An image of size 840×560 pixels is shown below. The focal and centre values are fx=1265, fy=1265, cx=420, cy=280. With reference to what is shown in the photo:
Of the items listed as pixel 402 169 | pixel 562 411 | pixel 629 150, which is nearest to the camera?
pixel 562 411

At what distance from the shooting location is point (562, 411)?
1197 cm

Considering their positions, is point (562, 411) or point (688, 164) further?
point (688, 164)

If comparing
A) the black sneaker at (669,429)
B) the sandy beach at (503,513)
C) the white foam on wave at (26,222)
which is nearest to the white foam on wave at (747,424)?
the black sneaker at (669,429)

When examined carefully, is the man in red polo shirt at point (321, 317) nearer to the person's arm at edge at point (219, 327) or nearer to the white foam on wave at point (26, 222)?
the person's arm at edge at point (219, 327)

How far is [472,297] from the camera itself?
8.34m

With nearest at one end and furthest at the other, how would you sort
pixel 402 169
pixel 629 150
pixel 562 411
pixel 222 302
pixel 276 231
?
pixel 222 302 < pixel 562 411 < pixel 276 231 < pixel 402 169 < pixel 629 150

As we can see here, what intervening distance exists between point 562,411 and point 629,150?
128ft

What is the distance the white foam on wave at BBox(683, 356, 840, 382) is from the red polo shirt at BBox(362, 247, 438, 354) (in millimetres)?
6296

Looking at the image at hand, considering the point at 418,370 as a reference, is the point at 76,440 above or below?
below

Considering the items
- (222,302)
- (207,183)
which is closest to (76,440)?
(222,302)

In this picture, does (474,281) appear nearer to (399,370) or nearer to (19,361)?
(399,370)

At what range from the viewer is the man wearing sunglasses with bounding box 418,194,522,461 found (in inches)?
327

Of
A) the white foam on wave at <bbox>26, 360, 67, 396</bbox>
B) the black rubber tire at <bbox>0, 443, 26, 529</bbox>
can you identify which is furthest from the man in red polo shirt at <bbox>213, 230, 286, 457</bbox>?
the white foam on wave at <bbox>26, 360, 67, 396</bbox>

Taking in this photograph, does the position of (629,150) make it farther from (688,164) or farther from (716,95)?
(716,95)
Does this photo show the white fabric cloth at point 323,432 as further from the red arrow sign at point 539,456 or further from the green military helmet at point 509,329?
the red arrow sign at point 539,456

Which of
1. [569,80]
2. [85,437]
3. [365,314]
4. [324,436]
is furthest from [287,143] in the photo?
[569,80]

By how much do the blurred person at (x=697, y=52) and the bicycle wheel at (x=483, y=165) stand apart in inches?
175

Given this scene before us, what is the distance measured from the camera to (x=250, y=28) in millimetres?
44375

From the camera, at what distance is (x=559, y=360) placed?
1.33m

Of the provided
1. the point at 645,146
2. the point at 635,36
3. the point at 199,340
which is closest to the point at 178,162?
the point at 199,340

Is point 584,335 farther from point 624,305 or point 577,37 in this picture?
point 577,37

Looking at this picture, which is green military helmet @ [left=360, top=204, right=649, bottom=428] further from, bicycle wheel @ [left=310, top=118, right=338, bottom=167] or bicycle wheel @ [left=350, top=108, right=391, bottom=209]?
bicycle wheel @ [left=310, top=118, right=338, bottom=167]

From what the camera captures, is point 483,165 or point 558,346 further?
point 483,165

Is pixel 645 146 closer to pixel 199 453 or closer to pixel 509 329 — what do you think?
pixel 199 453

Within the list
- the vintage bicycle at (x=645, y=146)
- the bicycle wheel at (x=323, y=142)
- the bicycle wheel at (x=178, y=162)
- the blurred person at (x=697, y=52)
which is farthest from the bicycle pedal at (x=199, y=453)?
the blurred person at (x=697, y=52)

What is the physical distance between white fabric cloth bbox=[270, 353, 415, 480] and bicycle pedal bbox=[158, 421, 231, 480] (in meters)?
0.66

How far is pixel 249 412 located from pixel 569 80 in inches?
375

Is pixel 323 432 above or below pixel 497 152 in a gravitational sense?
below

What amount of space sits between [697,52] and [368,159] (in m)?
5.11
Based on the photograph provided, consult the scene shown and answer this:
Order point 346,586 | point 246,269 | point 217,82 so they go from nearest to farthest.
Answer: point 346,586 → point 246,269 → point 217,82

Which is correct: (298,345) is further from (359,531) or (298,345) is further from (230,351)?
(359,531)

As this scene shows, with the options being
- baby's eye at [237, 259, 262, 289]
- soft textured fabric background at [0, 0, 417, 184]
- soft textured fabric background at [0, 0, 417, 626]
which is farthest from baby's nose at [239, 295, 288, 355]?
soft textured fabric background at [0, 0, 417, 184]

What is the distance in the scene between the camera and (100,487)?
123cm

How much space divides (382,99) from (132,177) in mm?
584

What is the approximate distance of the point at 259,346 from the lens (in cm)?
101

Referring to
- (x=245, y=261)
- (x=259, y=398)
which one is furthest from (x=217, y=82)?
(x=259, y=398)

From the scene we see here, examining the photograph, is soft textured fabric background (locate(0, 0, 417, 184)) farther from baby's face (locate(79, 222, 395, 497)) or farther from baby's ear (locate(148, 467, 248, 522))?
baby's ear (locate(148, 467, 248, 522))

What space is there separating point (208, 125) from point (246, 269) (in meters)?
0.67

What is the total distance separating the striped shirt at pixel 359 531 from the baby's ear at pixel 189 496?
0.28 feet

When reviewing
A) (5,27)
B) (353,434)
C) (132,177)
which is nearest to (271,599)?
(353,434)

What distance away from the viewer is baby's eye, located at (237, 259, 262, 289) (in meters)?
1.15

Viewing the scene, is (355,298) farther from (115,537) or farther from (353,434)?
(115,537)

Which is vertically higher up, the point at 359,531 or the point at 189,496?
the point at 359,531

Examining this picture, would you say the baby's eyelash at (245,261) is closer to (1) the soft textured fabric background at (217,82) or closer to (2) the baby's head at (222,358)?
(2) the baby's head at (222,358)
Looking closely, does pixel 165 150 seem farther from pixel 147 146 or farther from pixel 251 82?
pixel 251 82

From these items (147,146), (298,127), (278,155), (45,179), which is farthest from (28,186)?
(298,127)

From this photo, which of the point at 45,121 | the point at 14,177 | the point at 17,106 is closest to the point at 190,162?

Written problem: Rewrite all of the items above, changing each "camera" to "lens" and leaving everything else as it is.

Complete answer:
An image of size 840×560 pixels is shown below. The focal and centre values are fx=1265, fy=1265, cx=420, cy=280. With reference to what is shown in the photo:
Of the items listed as pixel 402 169 | pixel 562 411 | pixel 629 150, which is nearest to the lens?
pixel 562 411

At what distance from the shooting location is point (562, 411)?
1197 cm

Considering their positions, is point (562, 411) or point (688, 164) further?
point (688, 164)

If comparing
A) the black sneaker at (669,429)
B) the sandy beach at (503,513)
C) the white foam on wave at (26,222)
which is nearest to the white foam on wave at (747,424)?
the black sneaker at (669,429)

When examined carefully, is the man in red polo shirt at point (321, 317) nearer to the person's arm at edge at point (219, 327) or nearer to the white foam on wave at point (26, 222)?
the person's arm at edge at point (219, 327)

How far is [472,297] from the lens itself?
8.34m

With nearest at one end and furthest at the other, how would you sort
pixel 402 169
pixel 629 150
pixel 562 411
pixel 222 302
pixel 276 231
?
pixel 222 302 < pixel 562 411 < pixel 276 231 < pixel 402 169 < pixel 629 150

As we can see here, what intervening distance exists between point 562,411 and point 629,150?
128ft

What is the distance the white foam on wave at BBox(683, 356, 840, 382) is from the red polo shirt at BBox(362, 247, 438, 354) (in millimetres)?
6296

Looking at the image at hand, considering the point at 418,370 as a reference, is the point at 76,440 above or below?
below

Considering the items
- (222,302)
- (207,183)
which is closest to (76,440)?
(222,302)

In this picture, does (474,281) appear nearer to (399,370) or nearer to (19,361)?
(399,370)

At what range from the viewer is the man wearing sunglasses with bounding box 418,194,522,461 found (in inches)?
327

Of
A) the white foam on wave at <bbox>26, 360, 67, 396</bbox>
B) the black rubber tire at <bbox>0, 443, 26, 529</bbox>
can you identify which is furthest from the man in red polo shirt at <bbox>213, 230, 286, 457</bbox>?
the white foam on wave at <bbox>26, 360, 67, 396</bbox>

Taking in this photograph, does the position of (629,150) make it farther from (688,164) or farther from (716,95)?
(716,95)
Does this photo show the white fabric cloth at point 323,432 as further from the red arrow sign at point 539,456 or further from the green military helmet at point 509,329?
the red arrow sign at point 539,456

Which of
1. [569,80]
2. [85,437]
3. [365,314]
4. [324,436]
is furthest from [287,143] in the photo?
[569,80]

By how much do the blurred person at (x=697, y=52) and the bicycle wheel at (x=483, y=165) stand apart in inches?
175

Given this scene before us, what is the distance measured from the lens to (x=250, y=28) in millimetres?
44375

From the lens, at what distance is (x=559, y=360) placed?
1.33m

Of the provided
1. the point at 645,146
2. the point at 635,36
3. the point at 199,340
which is closest to the point at 178,162?
the point at 199,340

Is point 584,335 farther from point 624,305 or point 577,37 in this picture?
point 577,37

Looking at this picture, which is green military helmet @ [left=360, top=204, right=649, bottom=428] further from, bicycle wheel @ [left=310, top=118, right=338, bottom=167] or bicycle wheel @ [left=350, top=108, right=391, bottom=209]?
bicycle wheel @ [left=310, top=118, right=338, bottom=167]

From what the lens captures, is point 483,165 or point 558,346 further?
point 483,165

Is pixel 645 146 closer to pixel 199 453 or closer to pixel 509 329 — what do you think?
pixel 199 453

Within the list
- the vintage bicycle at (x=645, y=146)
- the bicycle wheel at (x=323, y=142)
- the bicycle wheel at (x=178, y=162)
- the blurred person at (x=697, y=52)
which is farthest from the bicycle pedal at (x=199, y=453)?
the blurred person at (x=697, y=52)

What is the physical distance between white fabric cloth bbox=[270, 353, 415, 480] and bicycle pedal bbox=[158, 421, 231, 480] (in meters)?
0.66

How far is pixel 249 412 located from pixel 569 80 in inches?
375

Is pixel 323 432 above or below pixel 497 152 in a gravitational sense?
below

What amount of space sits between [697,52] and [368,159] (in m)?
5.11
Based on the photograph provided, consult the scene shown and answer this:
Order point 346,586 | point 246,269 | point 217,82 so they go from nearest to farthest.
Answer: point 346,586 → point 246,269 → point 217,82

Which is correct: (298,345) is further from (359,531) or (298,345) is further from (230,351)?
(359,531)

As this scene shows, with the options being
- baby's eye at [237, 259, 262, 289]
- soft textured fabric background at [0, 0, 417, 184]
- soft textured fabric background at [0, 0, 417, 626]
which is farthest from baby's nose at [239, 295, 288, 355]?
soft textured fabric background at [0, 0, 417, 184]

What is the distance in the scene between the lens and (100,487)?
123cm

How much space divides (382,99) from (132,177) in mm?
584

What is the approximate distance of the point at 259,346 from the lens (in cm)?
101

Referring to
- (x=245, y=261)
- (x=259, y=398)
which one is furthest from (x=217, y=82)?
(x=259, y=398)

From the scene we see here, examining the photograph, is soft textured fabric background (locate(0, 0, 417, 184)) farther from baby's face (locate(79, 222, 395, 497)) or farther from baby's ear (locate(148, 467, 248, 522))?
baby's ear (locate(148, 467, 248, 522))

What space is there separating point (208, 125) from point (246, 269) (in meters)?
0.67

What is the total distance separating the striped shirt at pixel 359 531 from the baby's ear at pixel 189 496?
0.28 feet

When reviewing
A) (5,27)
B) (353,434)
C) (132,177)
which is nearest to (271,599)?
(353,434)

What distance away from the viewer is baby's eye, located at (237, 259, 262, 289) (in meters)?
1.15

Viewing the scene, is (355,298) farther from (115,537) or farther from (353,434)?
(115,537)

Which is vertically higher up, the point at 359,531 or the point at 189,496?
the point at 359,531

Examining this picture, would you say the baby's eyelash at (245,261) is closer to (1) the soft textured fabric background at (217,82) or closer to (2) the baby's head at (222,358)?
(2) the baby's head at (222,358)
Looking closely, does pixel 165 150 seem farther from pixel 147 146 or farther from pixel 251 82?
pixel 251 82

From these items (147,146), (298,127), (278,155), (45,179), which is farthest from (28,186)?
(298,127)

From this photo, which of the point at 45,121 | the point at 14,177 | the point at 17,106 is closest to the point at 190,162?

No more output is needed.